My intuition says that this code leaves a copy on the stack (unless compiler optimizes out extra stack variables; but we always can write more complex function that cannot be optimized):

fn keypair() -> Keypair {
    let sk = Scalar::random();
    let pk = Point::generator() * &sk;
    Keypair{ sk, pk }
}

And it needs to be rewritten:

fn keypair() -> Keypair {
    let sk = Scalar::random();
    let pk = Point::generator() * &sk;
    Keypair{ sk: sl.clone(), pk }
}

(but clippy will be complaining that .clone() is redundant)

do you think that we can 1) completely eliminate leaks on the stack 2) should take it as seriously as secrets persisting on the heap

I believe that artefacts on the stack is not a really bad thing, as they much likely are going to be rewritten by next function call. But we ideally should minimize these leaks. I feel like it's more important to vanish secrets on heap, but it's doubtable

@survived Your code still returns KeyPair by value, meaning it will copy it into the caller stack.
if you really want to do a best effort your best bet is to probably avoid the stack altogether and return a Box (even then, there still will be stack variables all over the place underneath these operations)

@survived I added two commits that try to pass Scalars by reference and clone them when constructing structs, but I must say that I agree with elichai. It sounds extremely difficult to wipe out the stack completely, as values are copied around all the time, including the underlying gmp implementation.

The performance regression I was talking about earlier actually refers to the "Box everything" solution suggested by elichai.

@elichai,

Your code still returns KeyPair by value, meaning it will copy it into the caller stack.

Doesn't it writes directly to caller stack? It writes to own stack first and then just copies the value to caller stack?

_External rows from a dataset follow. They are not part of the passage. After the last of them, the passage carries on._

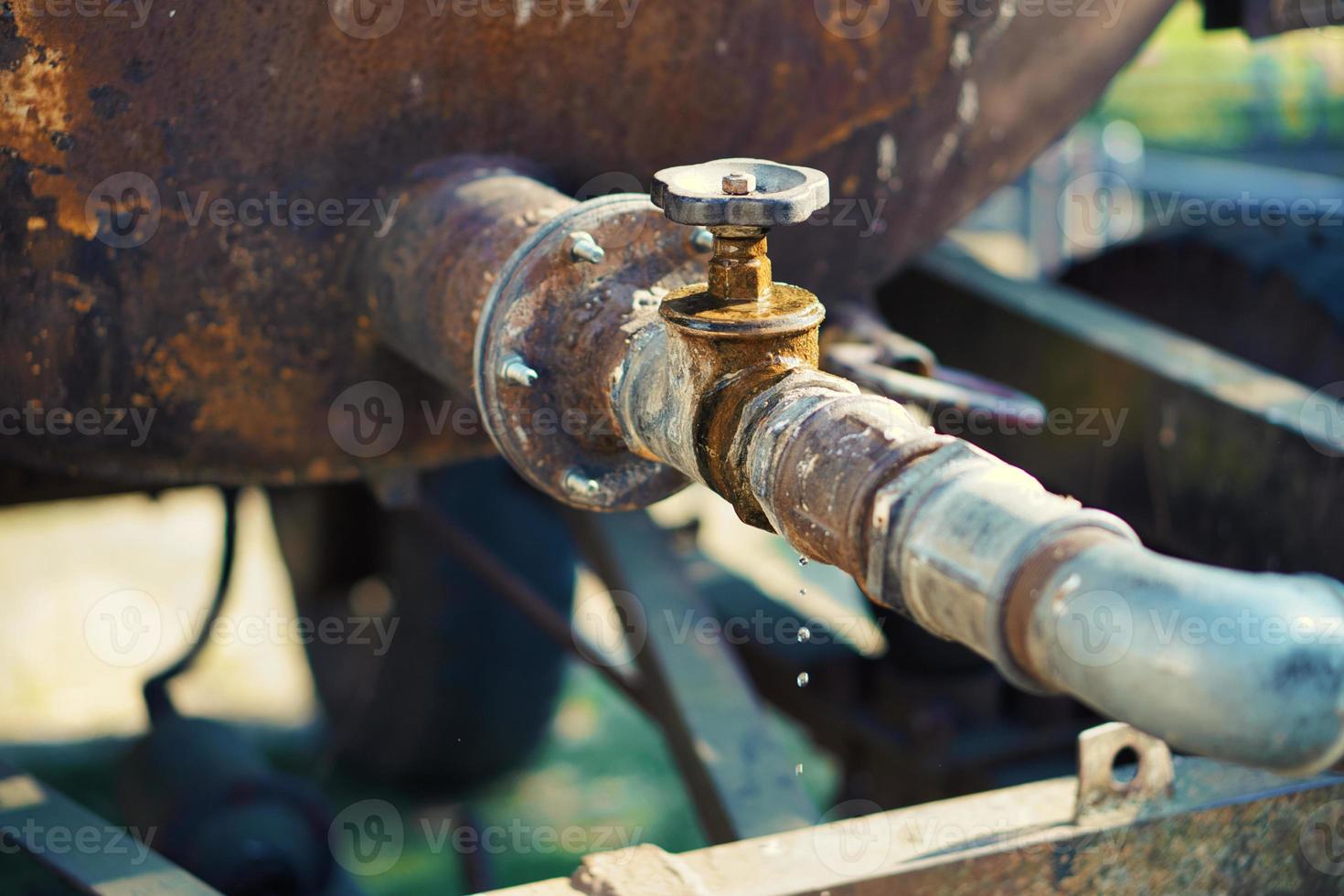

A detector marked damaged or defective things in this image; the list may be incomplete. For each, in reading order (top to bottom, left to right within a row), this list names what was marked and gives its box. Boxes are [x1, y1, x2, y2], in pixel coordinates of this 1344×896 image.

rusted bolt [720, 172, 753, 194]
rusty metal tank [0, 0, 1170, 483]
rusted bolt [567, 231, 603, 263]
rusted bolt [501, 355, 541, 388]
rusted bolt [563, 468, 600, 497]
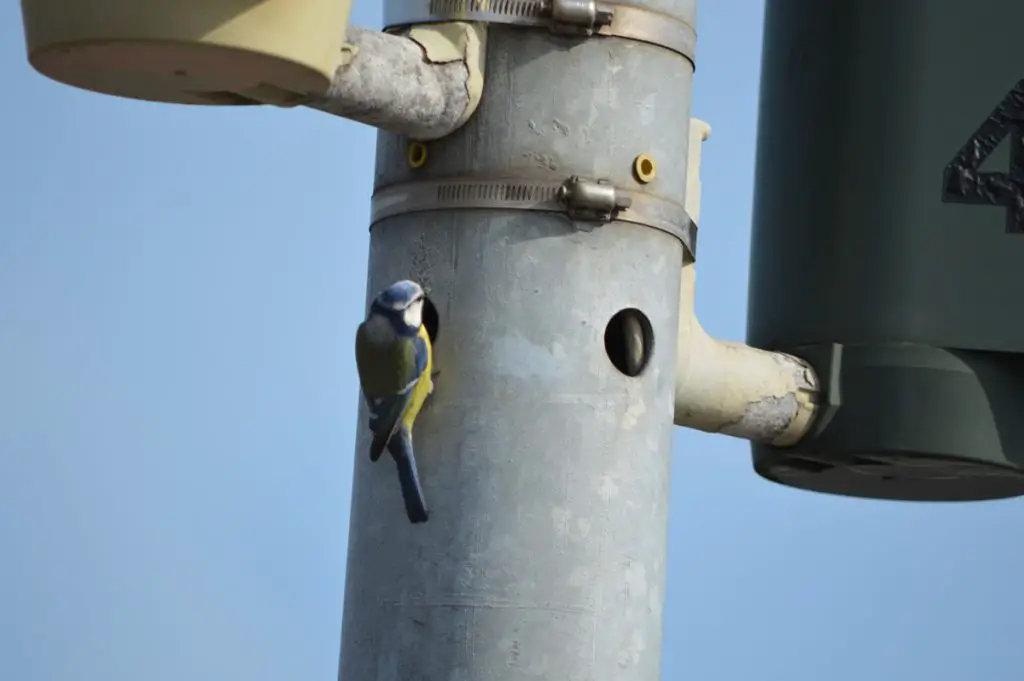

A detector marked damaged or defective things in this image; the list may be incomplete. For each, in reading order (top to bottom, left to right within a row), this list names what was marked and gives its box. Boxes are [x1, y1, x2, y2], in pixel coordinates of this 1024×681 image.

chipped paint on pipe [303, 22, 483, 139]
chipped paint on pipe [671, 118, 823, 446]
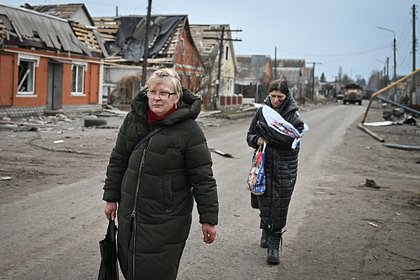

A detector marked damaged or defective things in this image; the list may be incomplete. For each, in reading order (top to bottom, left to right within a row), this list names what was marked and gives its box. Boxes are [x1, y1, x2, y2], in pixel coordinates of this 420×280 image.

broken window [17, 59, 35, 94]
broken roof [0, 3, 91, 55]
damaged house [0, 4, 104, 118]
damaged house [93, 14, 203, 104]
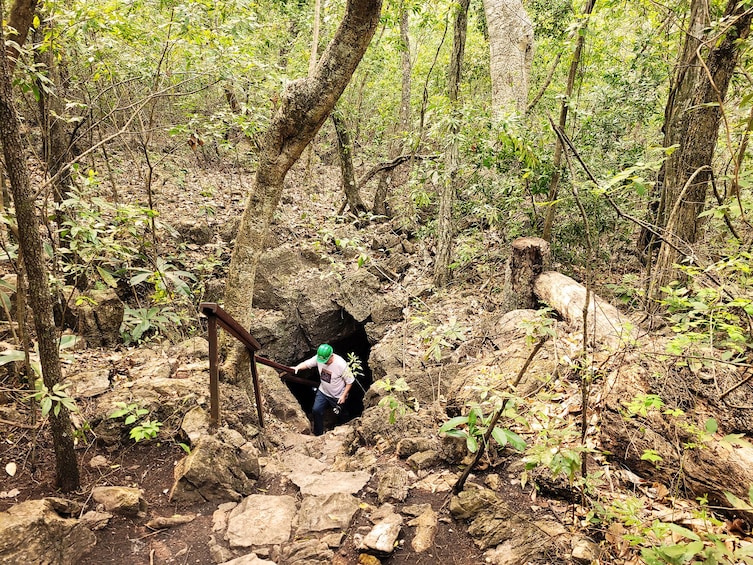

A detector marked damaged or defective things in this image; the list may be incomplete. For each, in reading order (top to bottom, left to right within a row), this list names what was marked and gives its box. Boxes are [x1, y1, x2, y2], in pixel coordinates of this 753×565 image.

rusty metal railing [197, 302, 318, 426]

Anyway, zeroing stack values very tricky, right

Anyway, zeroing stack values very tricky, right

It seems so :(
Do you think that, as a last resort, something like this can be used to just clear the stack after the computations are completed? Not by curv itself, but by its callers.

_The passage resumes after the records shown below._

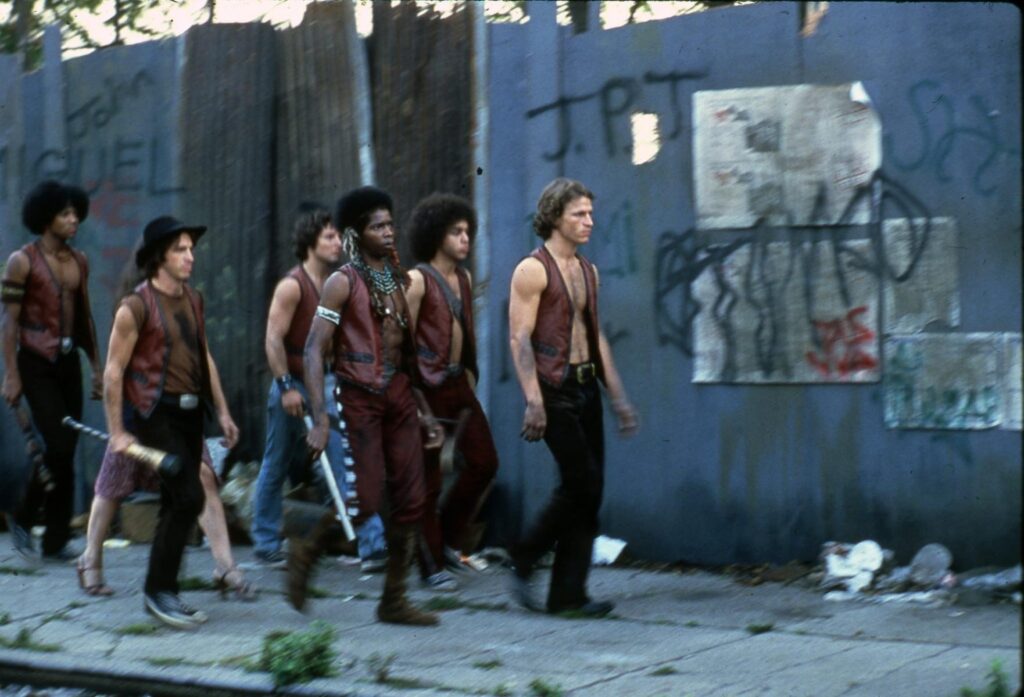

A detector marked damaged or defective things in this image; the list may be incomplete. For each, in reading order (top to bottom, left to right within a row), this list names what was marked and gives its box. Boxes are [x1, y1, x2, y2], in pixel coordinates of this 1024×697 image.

torn paper poster [692, 82, 884, 227]
torn paper poster [692, 236, 876, 382]
torn paper poster [884, 219, 962, 335]
torn paper poster [884, 333, 1011, 427]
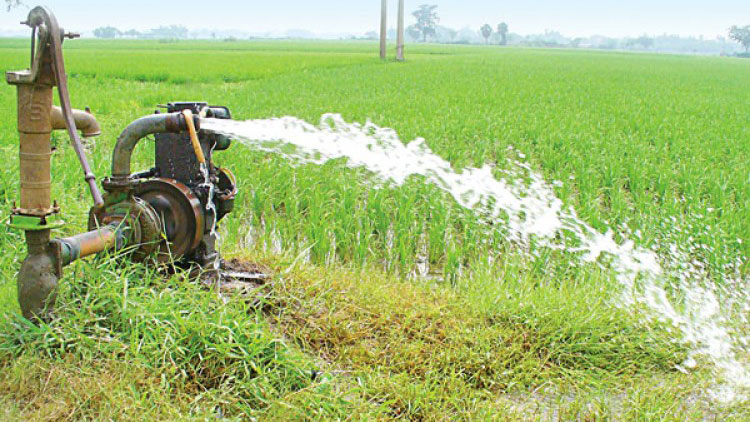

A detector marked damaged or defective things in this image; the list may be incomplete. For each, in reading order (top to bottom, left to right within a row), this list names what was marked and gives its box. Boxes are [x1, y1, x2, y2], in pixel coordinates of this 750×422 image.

rusty hand pump [7, 6, 238, 320]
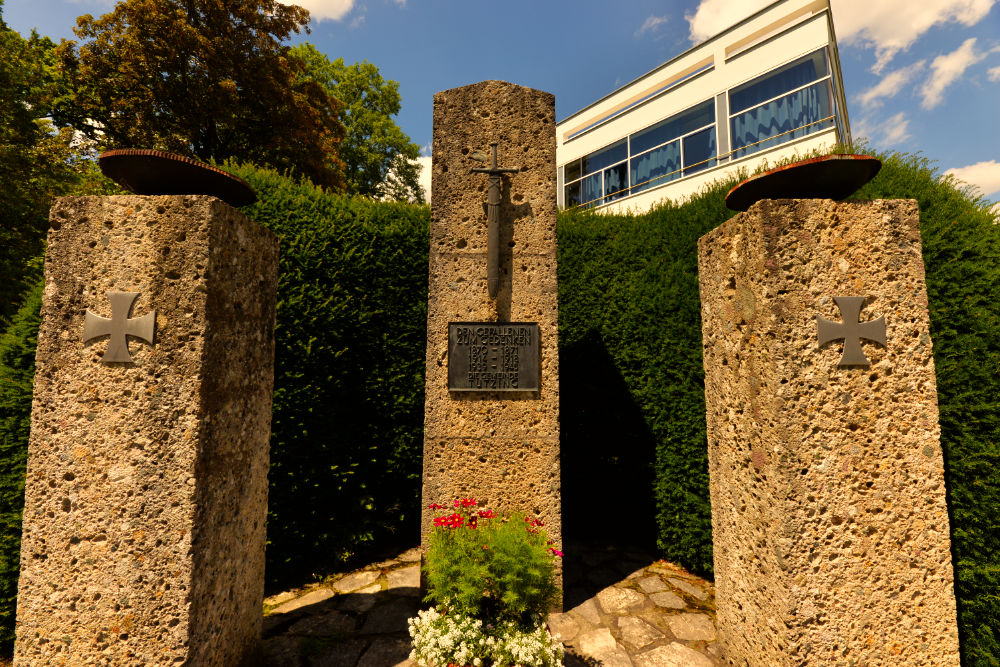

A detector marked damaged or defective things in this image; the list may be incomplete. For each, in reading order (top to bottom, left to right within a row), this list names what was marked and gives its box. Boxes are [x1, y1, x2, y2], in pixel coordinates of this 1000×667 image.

rusted metal dish on pillar [97, 148, 256, 206]
rusted metal dish on pillar [724, 154, 880, 211]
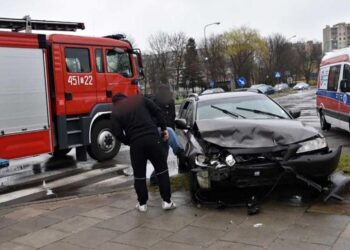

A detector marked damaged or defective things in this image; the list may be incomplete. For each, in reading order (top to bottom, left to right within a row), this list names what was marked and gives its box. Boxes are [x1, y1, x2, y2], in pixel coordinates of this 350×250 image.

Can't say anything about that crate, I haven't used it. But looks like it erases stack, yeah, but you need to choose accurate amount of pages to be cleared.

@survived would it be OK if we:

1. Check if any reallocations happen (maybe there's a stray vector getting resized somewhere or smth?). If I understand correctly, this is the last option for values persisting on the heap (well, except for those potentially allocated by BigInt backends, which is a whole another story).
2. Make a reasonable effort of zeroing out stack values, keeping in mind that we probably won't be able to do it completely.

@survived to clarify:

1. I don't plan on doing much more in this PR, mostly because I doubt that I'll achieve a better solution than the one we already have.
2. @DmytroTym wanted to look through the code to make sure that I haven't missed something we already discussed, and call it a day.